A V8 version is in the pipeline, but for now the Continental GT is powered solely by a twin-turbo, 6.0-litre W12. Driving all four wheels via an eight-speed gearbox, it develops 635hp, plus a mighty 664lb of torque from scarcely above tickover. Bury your right brogue in the lambswool and it’ll launch to 62mph in 3.7 seconds, not letting up until 207mph. Not bad for a car that weighs as much as a Range Rover.

In motion, the Bentley is the metaphorical iron fist in a velvet glove: a haymaker punch when you need it, wafty and whisper-quiet when you don’t. The W12 (effectively two V6s spliced together) feels omnipotent – and keener to rev than the Conti of old. I even found myself switching to manual mode, in part to fondle the lovely knurled metal on the reverse of the gearshift paddles.

It’s still no Aston DB11 in the corners, but air suspension and 48V active anti-roll bars keep the chassis planted, aided by well-weighted steering and brutally effective brakes. On wide, flowing roads, it has the pace and composure to give some supercars a scare, along with the practicality to carry four people (at a squeeze) plus a generous boot-full of luggage. The only downside is the ride, which, on the 22-inch wheels of the First Edition, is more brittle than I’d hoped.

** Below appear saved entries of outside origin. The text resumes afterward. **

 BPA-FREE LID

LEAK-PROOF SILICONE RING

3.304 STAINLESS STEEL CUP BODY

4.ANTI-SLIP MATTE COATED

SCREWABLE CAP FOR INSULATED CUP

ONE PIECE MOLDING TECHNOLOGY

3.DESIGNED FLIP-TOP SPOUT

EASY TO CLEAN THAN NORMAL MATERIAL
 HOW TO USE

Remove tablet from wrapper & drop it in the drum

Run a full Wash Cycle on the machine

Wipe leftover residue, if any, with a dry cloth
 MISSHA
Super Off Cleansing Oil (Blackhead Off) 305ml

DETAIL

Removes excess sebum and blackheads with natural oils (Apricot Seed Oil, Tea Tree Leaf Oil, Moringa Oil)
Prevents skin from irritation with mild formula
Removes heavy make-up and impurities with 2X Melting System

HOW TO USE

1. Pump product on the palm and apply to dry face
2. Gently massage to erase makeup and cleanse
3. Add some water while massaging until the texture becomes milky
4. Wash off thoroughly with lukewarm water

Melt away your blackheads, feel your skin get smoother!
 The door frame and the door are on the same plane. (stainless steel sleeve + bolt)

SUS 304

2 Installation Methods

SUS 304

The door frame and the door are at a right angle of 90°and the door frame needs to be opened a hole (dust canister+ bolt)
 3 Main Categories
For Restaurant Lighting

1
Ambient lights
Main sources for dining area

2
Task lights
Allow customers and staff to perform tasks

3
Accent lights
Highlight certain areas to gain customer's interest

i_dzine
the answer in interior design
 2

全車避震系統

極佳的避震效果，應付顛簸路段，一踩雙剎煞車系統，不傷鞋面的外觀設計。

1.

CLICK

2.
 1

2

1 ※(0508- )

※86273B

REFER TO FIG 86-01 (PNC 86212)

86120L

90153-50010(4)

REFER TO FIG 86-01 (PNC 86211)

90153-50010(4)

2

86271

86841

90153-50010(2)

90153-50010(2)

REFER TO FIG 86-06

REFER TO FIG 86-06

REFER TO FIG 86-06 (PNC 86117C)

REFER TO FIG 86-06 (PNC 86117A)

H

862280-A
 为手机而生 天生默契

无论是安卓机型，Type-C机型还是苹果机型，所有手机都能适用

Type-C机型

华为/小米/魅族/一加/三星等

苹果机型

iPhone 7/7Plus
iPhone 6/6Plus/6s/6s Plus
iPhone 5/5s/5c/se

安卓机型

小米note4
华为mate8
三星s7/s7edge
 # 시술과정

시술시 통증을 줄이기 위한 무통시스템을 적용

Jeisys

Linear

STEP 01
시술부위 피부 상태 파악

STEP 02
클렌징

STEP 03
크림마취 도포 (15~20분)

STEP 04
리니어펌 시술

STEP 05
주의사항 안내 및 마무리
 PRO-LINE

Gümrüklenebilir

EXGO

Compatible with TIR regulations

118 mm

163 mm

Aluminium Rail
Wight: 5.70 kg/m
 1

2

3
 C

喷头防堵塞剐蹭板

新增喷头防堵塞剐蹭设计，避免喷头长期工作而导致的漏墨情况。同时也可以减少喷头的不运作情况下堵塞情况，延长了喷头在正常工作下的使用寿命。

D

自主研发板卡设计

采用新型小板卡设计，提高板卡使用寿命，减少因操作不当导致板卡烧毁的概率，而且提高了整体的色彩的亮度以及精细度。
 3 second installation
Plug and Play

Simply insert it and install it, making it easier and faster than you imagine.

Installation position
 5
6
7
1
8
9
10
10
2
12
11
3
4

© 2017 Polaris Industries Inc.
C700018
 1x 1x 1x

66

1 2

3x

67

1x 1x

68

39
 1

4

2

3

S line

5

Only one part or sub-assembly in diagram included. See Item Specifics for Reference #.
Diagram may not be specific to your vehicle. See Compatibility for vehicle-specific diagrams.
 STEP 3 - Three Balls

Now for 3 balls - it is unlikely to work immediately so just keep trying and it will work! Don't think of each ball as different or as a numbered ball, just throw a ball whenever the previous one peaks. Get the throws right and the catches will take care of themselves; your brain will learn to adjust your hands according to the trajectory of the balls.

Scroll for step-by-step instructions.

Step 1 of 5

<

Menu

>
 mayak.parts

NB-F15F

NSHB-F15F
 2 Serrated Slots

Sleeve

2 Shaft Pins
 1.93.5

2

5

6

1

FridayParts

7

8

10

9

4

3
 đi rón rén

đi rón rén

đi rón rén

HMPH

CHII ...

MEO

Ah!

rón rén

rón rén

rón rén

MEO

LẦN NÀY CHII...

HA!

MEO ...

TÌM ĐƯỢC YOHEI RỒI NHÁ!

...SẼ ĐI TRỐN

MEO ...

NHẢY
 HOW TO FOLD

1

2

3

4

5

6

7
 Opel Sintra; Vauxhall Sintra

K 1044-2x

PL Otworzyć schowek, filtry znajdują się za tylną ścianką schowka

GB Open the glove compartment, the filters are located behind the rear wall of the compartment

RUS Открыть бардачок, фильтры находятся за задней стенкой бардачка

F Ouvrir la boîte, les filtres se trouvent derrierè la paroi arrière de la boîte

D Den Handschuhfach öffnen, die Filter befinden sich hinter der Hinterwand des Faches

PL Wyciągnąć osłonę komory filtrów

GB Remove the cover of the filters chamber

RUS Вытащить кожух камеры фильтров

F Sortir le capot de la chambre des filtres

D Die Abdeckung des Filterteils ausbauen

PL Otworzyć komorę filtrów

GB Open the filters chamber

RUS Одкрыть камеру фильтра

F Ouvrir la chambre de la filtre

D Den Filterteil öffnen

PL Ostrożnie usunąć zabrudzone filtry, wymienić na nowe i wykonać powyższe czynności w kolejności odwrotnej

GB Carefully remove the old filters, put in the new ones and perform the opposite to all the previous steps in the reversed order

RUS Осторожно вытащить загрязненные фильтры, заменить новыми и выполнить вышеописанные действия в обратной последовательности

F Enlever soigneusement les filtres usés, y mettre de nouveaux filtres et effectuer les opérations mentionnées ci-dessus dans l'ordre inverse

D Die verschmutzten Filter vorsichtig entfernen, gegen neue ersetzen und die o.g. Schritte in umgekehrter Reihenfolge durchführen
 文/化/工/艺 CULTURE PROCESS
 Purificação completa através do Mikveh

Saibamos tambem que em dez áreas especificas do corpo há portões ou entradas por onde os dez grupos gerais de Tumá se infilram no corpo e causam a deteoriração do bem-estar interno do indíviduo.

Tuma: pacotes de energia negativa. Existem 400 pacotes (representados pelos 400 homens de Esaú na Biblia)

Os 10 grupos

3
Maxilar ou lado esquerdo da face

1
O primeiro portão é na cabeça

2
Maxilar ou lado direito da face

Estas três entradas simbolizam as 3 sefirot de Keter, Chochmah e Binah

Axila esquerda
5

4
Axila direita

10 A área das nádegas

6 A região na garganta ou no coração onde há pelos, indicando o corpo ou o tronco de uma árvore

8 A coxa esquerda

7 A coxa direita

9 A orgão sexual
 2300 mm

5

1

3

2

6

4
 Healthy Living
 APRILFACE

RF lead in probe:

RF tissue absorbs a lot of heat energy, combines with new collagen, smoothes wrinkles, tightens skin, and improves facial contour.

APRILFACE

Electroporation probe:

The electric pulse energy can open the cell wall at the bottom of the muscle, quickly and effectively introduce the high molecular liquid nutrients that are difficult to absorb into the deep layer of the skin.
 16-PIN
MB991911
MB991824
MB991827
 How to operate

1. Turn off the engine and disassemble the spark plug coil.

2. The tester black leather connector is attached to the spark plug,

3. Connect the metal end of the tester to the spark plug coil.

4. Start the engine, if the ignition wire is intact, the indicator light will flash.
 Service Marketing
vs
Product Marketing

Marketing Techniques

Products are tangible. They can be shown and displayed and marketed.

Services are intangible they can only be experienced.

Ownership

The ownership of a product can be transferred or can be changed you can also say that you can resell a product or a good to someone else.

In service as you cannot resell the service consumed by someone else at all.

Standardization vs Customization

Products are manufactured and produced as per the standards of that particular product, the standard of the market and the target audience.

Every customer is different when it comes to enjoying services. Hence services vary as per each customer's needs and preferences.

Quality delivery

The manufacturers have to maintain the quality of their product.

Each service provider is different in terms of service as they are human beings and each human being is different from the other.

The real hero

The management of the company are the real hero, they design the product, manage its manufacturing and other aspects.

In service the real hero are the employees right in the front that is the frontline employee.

Perhaps the standard 21s take the edge off.

The Bentley is a GT in the best sense, a car that you’d happily drive from London to Lisbon, then head for the hills on a Sunday morning. Handsome, luxurious and beautifully built, it cocoons you from the outside world without feeling remote. If you can stomach the asking price, it’s an effortless and engaging way to travel.